MARCH 2018 | Antonia Howarth-Wass
THE 2017 vintage in Tasmania was a good one, with dry and warm temperatures at the finish of the season allowing some wines to reach their full potential. Altogether, nearly 13,200 tonnes of grapes were produced with 32% going to sparkling wines and 68% to table wines.
Of these, production was 52% red and 48% white. Prices rose from 2016 to nearly $3,000 per tonne for pinot noir with $100 per tonne less for chardonnay and compared to the Mornington Peninsula, about $1,000 more than from the Barossa and up to $1,500 more than from the Adelaide Hills.
The price rise for premium quality grapes has been exponential and has grown by more than $500/tonne since 2013.
Recently, the north has been hit with an infestation of fruit fly, with larvae first being found on nectarines in a supermarket.
There are at least 14 species of fruit fly, but the ones most likely to damage Tasmanian produce are the Queensland fruit fly and the Mediterranean fruit fly from WA.

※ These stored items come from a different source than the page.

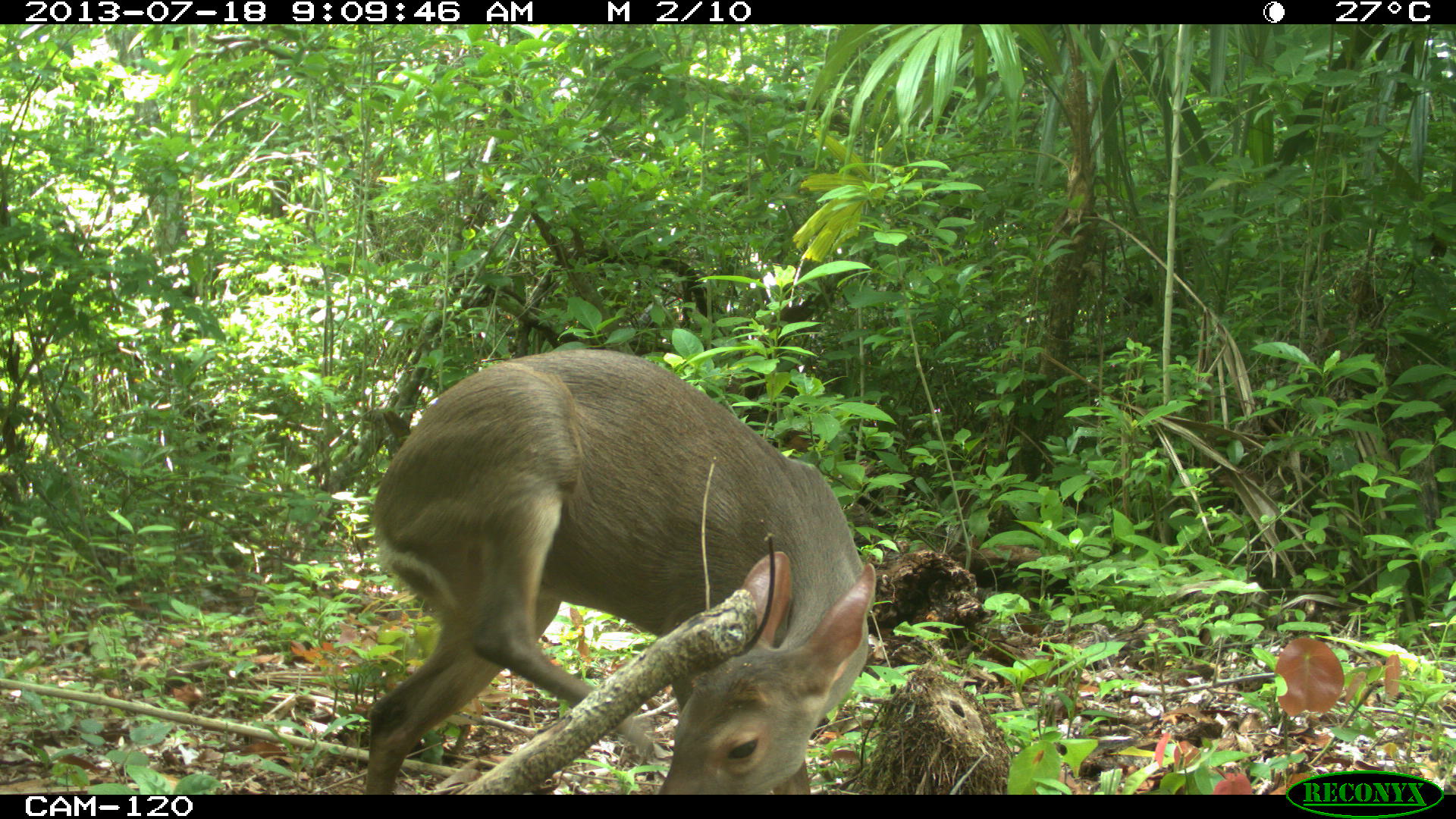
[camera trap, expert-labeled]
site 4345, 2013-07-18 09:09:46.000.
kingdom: Animalia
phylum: Chordata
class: Mammalia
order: Artiodactyla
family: Cervidae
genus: Odocoileus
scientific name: Odocoileus virginianus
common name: white-tailed deer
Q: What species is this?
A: Odocoileus virginianus (white-tailed deer).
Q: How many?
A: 1.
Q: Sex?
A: Female.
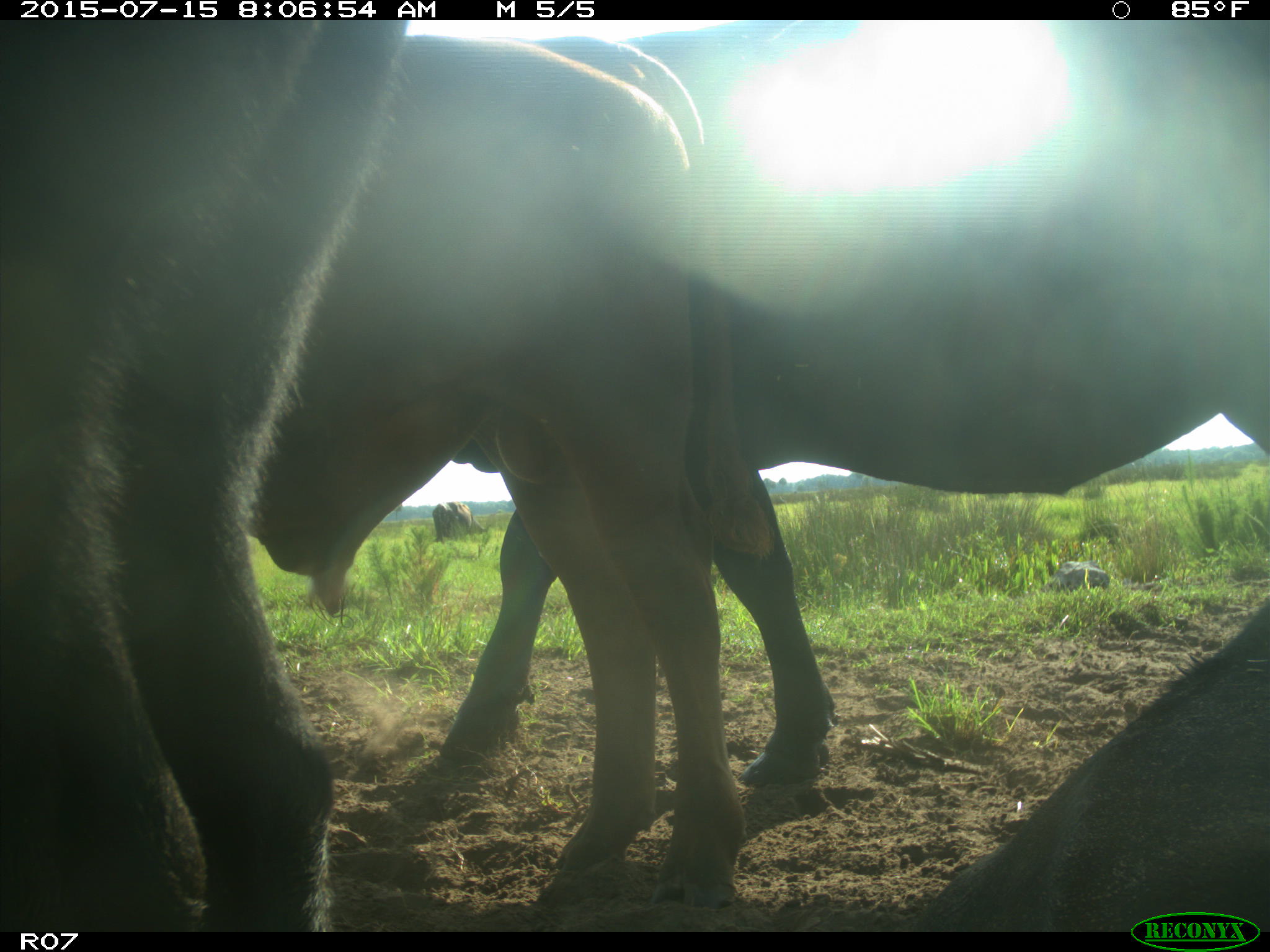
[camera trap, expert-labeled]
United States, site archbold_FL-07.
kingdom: Animalia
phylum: Chordata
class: Mammalia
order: Artiodactyla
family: Bovidae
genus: Bos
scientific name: Bos taurus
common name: domestic cow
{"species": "Bos taurus (domestic cow)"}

These are unlikely to cause the same damage in Tasmania as elsewhere, the Dept of Primary Industries says, but even low levels of infestation will damage export trade.
The State government has mobilised efforts to stop further importations of mainland fruit and vegetables, particularly from one distributor in Victoria, but further contamination has been found.
The question as to whether vineyards are susceptible is relevant. Fruit from vines can carry the larvae and, if found on bunches, it would mean the need to destroy an entire crop.
This makes the movement of product from vineyard to winemaker specially relevant and, being a common practice in the north of the State due to the high number of small producers, the risk of contamination is high. This makes for exceptional vigilance until the problem is contained and eliminated.
Of particular importance to growers is that this problem has struck at veraison (maturity) and when picking and processing is well under way.
Whether or not vineyards are affected at this stage remains unknown, but growers are determined to ensure that stringent standards are observed and any infestations, if found, are contained.
Meanwhile, the Vintage 2017 according to the Chair of The Wine Tasmania Technical Committee, is looking to be one of the greats. “There has been fantastic depth and flavour and aromas across all varietals while retaining brilliant acidity,” he says.
Overseas, Jancis Robinson, author of Wine Atlas of the World in addressing the International Cool Climate Wine Symposium in London, stated that for her, the standout for her was a little place called Tasmania.
There is reason for much optimism, which is why the fruit fly problem must be eradicated.
Action in the event of discovery - the larva are approximately 3mm whitish grubs that inhabit the flesh of fruit. When found, notify the Department of Primary Industries as quickly as possible. Call their Biosecurity Tasmania team on 6165 3774.